- _Work to be completed_
Copy out, word for word, everything in the listing below from the line containing "Looking carefully, is" down to the end of the listing.
*** Data lines
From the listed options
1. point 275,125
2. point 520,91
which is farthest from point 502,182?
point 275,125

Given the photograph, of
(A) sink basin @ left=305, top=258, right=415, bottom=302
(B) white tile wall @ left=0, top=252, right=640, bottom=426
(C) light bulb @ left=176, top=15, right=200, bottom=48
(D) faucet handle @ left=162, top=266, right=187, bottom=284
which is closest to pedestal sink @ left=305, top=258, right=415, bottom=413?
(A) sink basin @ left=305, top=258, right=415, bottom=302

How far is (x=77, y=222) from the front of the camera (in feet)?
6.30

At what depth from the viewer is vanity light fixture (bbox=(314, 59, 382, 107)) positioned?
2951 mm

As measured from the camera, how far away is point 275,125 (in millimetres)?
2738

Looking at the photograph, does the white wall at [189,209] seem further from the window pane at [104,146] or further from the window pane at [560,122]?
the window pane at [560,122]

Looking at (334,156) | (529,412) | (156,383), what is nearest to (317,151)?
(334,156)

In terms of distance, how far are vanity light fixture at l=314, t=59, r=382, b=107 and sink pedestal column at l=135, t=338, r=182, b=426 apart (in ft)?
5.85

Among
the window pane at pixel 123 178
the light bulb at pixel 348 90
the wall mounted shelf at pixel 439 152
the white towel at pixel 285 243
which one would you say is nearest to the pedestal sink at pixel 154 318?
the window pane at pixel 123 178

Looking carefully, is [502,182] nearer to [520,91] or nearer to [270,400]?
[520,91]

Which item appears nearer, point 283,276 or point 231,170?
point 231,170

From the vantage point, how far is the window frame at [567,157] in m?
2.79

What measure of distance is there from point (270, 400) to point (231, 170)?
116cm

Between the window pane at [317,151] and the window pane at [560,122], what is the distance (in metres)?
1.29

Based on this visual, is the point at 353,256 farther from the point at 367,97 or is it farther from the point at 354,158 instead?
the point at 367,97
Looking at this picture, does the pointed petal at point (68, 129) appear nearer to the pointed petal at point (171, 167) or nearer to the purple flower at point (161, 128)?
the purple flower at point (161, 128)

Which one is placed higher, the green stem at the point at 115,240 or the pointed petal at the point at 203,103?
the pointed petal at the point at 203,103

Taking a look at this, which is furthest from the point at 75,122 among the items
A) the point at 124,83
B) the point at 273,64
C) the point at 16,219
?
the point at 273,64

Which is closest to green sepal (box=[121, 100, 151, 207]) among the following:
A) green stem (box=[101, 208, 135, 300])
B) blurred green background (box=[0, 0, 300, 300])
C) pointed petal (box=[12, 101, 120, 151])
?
******
- _Written answer_
Looking carefully, is [502,182] nearer to [520,91] or nearer to [270,400]?
[520,91]

Which item appears nearer, point 283,276 or point 231,170?
point 231,170

From the vantage point, how far is the window frame at [567,157] in m?
2.79

What measure of distance is there from point (270, 400) to point (231, 170)?
116cm

Between the window pane at [317,151] and the window pane at [560,122], what is the distance (in metres)?
1.29

Based on this visual, is the point at 353,256 farther from the point at 367,97 or is it farther from the point at 354,158 instead?
the point at 367,97
Looking at this picture, does the pointed petal at point (68, 129) appear nearer to the pointed petal at point (171, 167) or nearer to the purple flower at point (161, 128)?
the purple flower at point (161, 128)

Which one is placed higher, the green stem at the point at 115,240 or the pointed petal at the point at 203,103?
the pointed petal at the point at 203,103

Taking a look at this, which is furthest from the point at 75,122 among the items
A) the point at 124,83
B) the point at 273,64
C) the point at 16,219
?
the point at 273,64

Which is closest to green sepal (box=[121, 100, 151, 207]) among the following:
A) green stem (box=[101, 208, 135, 300])
B) blurred green background (box=[0, 0, 300, 300])
C) pointed petal (box=[12, 101, 120, 151])
?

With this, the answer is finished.